Throughout this first season of Hannibal, the show has had a difficulty in drawing together all of its component parts to make a strong narrative throughout. Whether it’s the coming and going of Abigail Hobbs (Kacey Rohl), or the quick dispatching of each week’s killer, the one weakness of this otherwise powerful show is its eclectic nature. However, Rôti returns to a character from a previous episode, the chilling Dr. Gideon, whilst also continuing the rapidly downward spiral of Will Graham’s mind. It seems that approaching the end of the season has prompted all of the loose ends to begin to tie up, making the drama all the more effective.
In a wonderfully crafted opening scene, Hannibal and Dr. Chiltern sit down to dinner whilst Chiltern confides in Hannibal about his patient Gideon, who following the events of episode six (Entrée) is attempting to sue the doctor for his use of psychic driving in convincing him that he was the Chesapeake Ripper.
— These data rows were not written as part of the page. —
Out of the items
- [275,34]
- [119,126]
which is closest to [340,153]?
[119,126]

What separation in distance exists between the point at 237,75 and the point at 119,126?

It is always interesting to watch the scenes between these two characters considering what their future holds in the books of Thomas Harris, and the writing of the show makes it even more enjoyable, as Hannibal’s discussions of the ethics, and techniques, of this form of treatment apply directly to his ‘friend’ Will, as well as the conceited Chiltern.
However, what really sparks this episode off is the escape of Gideon from the prison van he was being taken to court in. Eddie Izzard returns as the former surgeon who killed his family at Thanksgiving dinner, and if there were questions raised as to the benefits of having such an actor in this role when last he appeared, this episode more than answers them. Whilst in Entrée Izzard had little chance to be anything more than mildly threatening behind the bars of his cell, Rôti gives him an opportunity to truly embrace his character. As Gideon sets out to take revenge on any psychiatrist who attempted to treat him and, in his mind, manipulate him, the humour that Izzard is able to bring to the character makes him all the more menacing. Cracking wise about Columbian Neckties (a particularly brutal form of execution) or draining a victim of blood and leaving a note with it asking that the blood be delivered to the Red Cross is amusingly horrific, as is what happens when he finally gets his hands on Dr. Chiltern.
Despite the distractions of such antics, the episode continues to use the strength of last week in that it links the mental state of Gideon to Will, whose grip on reality is more tenuous than ever. With almost David Lynch-like dreams tormenting him, and further lapses in time, Will is not a well man. The truly horrific fact about this is that Hannibal, knowing that his condition is caused by an inflammation of the brain, has not only kept this from Will but also made sure he is the only one who knows, leaving Will in a state of self-imposed anguish. This cruelty continues when Will captures Gideon but not knowing what to do, takes him to Hannibal, saying that he can see his mental tormentor Garrett Jacob Hobbs in place of the doctor. Hannibal, aka the real Chesapeake Ripper, has business with Gideon and so tells Will that in fact no one is there, causing Will to slip into a seizure. The ease at which Hannibal has manipulated Will throughout the season has escalated to this, as Will’s health is threatened by Hannibal’s influence. Hugh Dancy’s consistently gripping performance as Will takes a further step up as the range of negative emotions are accurately displayed in quick succession, delivered in the most convincing of ways.
It is this lose of identity, and reality, that links him to Gideon, who is in search of his own identity, knowing only that he is not the Ripper but little more. The fact that he is calmer about this, perhaps due to his killing spree, is a sign of what may be in the future for Will if he were to lose grip on his reality, and is a nice contrast.
Whilst it could be said that Rôti is further proof that Hannibal is a show concerned with the male psyche, as the female characters seem only present to aid the characterisation of their male counterparts, an intriguing scene between Hannibal and Gillian Anderson’s Dr. Du Maurier has some interesting possibilities for the final episodes of the series. With only two left, the great thing about the show is it’s almost impossible to tell where it will end, but one thing is for sure; it will be well worth the wait.
Proving just how touching Hannibal’s concern for his friend Will is:
Hannibal: “He’s had a mild seizure”
Gideon: “That doesn’t seem to bother you”
Hannibal: “I said it was mild”
Best Kill: The initial shock of Gideon’s attack on Dr. Carruthers is quite something, as is his revenge on Dr. Chiltern
Best Scene: The range of emotions and manipulations on show when Will brings Gideon to Hannibal’s office is both uncomfortably and engaging to watch.